A bipartisan organization supporting US state legislatures has published a new report providing an overview of state action and policy options for legislators who are interested in preserving nuclear assets in their state.
The National Conference of State Legislatures (NCSL) report, State options to keep nuclear in the mix, provides background on the current situation of US nuclear power plants and discusses the policies, trends and market conditions that have led to the current environment.
The report says that, while nuclear power provides almost 20% of the USA's electricity generation, some nuclear plants in restructured electricity markets are finding it difficult to adapt to changes brought about by competing energy sources and relatively low growth in electricity demand. This has challenged nuclear's place in the energy mix and drawn the attention of utilities, regulators, federal officials and state policymakers.
"Although a number of reasons drive why legislators are exploring policies that support nuclear generation, primary factors include the high reliability of nuclear power, its carbon-free emissions profile and nuclear's economic contribution to states," the report notes.
The report suggests a number of policy options that states who set themselves the goal of retaining the current nuclear fleet could consider to relieve some of the pressures placed on operating nuclear facilities. It aims to provide legislators with a suite of possible options such as zero-emissions credits, tax incentives, the creation of state-wide nuclear mandates, and clean energy subsidy payments.
While making case studies of recent legislation enacted to preserve nuclear capacity in Illinois and New York, the authors note that individual state needs may differ. Legislatures may therefore want to consider a variety of policies to retain their most at-risk nuclear plants.
Report authors Daniel Shea and Kristy Hartman said the report aims to raise awareness and foster dialogue. "The nation's nuclear facilities are facing an unprecedented array of challenges as nuclear power looks to compete in a rapidly changing energy market," they said. "State legislatures play a critical role in determining the future of US nuclear power. At least 21 states are considering measures to support the continued use of nuclear generation in recent legislative sessions. In the final months of 2016, Illinois and New York took action to prevent the premature closure of several nuclear plants, but across the country, challenges remain."

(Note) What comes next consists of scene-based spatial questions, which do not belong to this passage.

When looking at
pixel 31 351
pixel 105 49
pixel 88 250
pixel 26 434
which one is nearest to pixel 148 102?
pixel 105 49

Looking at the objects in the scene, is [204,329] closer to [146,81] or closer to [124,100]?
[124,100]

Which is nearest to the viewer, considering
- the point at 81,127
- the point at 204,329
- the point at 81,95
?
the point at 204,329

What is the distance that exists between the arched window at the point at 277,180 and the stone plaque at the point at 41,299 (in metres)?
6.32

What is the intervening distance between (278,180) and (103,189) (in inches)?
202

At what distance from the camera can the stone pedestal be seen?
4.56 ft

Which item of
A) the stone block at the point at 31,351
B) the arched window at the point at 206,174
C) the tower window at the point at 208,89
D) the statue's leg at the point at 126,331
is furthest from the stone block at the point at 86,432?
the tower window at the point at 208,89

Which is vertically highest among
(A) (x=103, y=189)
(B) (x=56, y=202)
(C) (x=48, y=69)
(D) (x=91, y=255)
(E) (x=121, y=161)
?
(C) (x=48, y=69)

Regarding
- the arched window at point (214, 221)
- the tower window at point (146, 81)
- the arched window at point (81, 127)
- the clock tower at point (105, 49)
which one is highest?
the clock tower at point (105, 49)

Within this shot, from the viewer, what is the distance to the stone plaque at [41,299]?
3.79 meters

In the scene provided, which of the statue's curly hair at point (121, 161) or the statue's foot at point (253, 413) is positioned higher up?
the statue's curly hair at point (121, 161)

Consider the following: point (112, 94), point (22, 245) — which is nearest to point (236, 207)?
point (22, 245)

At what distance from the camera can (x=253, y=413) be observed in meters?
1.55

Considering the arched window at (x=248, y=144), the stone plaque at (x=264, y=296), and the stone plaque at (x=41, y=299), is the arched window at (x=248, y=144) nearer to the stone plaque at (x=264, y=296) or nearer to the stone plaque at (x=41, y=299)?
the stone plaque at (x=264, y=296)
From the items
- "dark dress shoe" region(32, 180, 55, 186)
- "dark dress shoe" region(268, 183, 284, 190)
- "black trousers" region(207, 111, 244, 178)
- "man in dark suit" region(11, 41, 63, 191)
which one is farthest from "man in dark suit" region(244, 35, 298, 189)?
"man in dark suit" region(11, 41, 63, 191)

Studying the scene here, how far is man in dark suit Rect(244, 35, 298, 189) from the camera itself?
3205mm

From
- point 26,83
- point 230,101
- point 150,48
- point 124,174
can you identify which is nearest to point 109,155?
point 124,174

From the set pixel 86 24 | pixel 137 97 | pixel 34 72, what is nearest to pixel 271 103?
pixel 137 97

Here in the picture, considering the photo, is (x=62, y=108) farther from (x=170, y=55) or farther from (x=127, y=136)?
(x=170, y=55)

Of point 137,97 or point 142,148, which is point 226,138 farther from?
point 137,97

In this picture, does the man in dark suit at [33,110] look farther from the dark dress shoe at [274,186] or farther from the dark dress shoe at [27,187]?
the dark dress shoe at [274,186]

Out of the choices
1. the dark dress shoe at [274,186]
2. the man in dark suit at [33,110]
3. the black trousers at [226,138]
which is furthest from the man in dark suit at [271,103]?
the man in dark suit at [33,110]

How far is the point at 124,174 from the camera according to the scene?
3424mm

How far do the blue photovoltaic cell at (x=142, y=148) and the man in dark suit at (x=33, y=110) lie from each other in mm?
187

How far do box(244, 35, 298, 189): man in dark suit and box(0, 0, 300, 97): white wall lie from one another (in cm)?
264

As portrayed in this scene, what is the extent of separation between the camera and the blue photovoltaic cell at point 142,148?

Christine Csizmadia, director of state governmental affairs and advocacy at the US Nuclear Energy Institute, said state legislatures played a vital role in developing policies affecting the viability of existing nuclear power plants. She said the report presented state policymakers with "an array of solutions" to choose from. "Every state is unique and so will be their approach to energy planning. That is why NCSL's report is such a comprehensive tool for state legislators", Csizmadia said.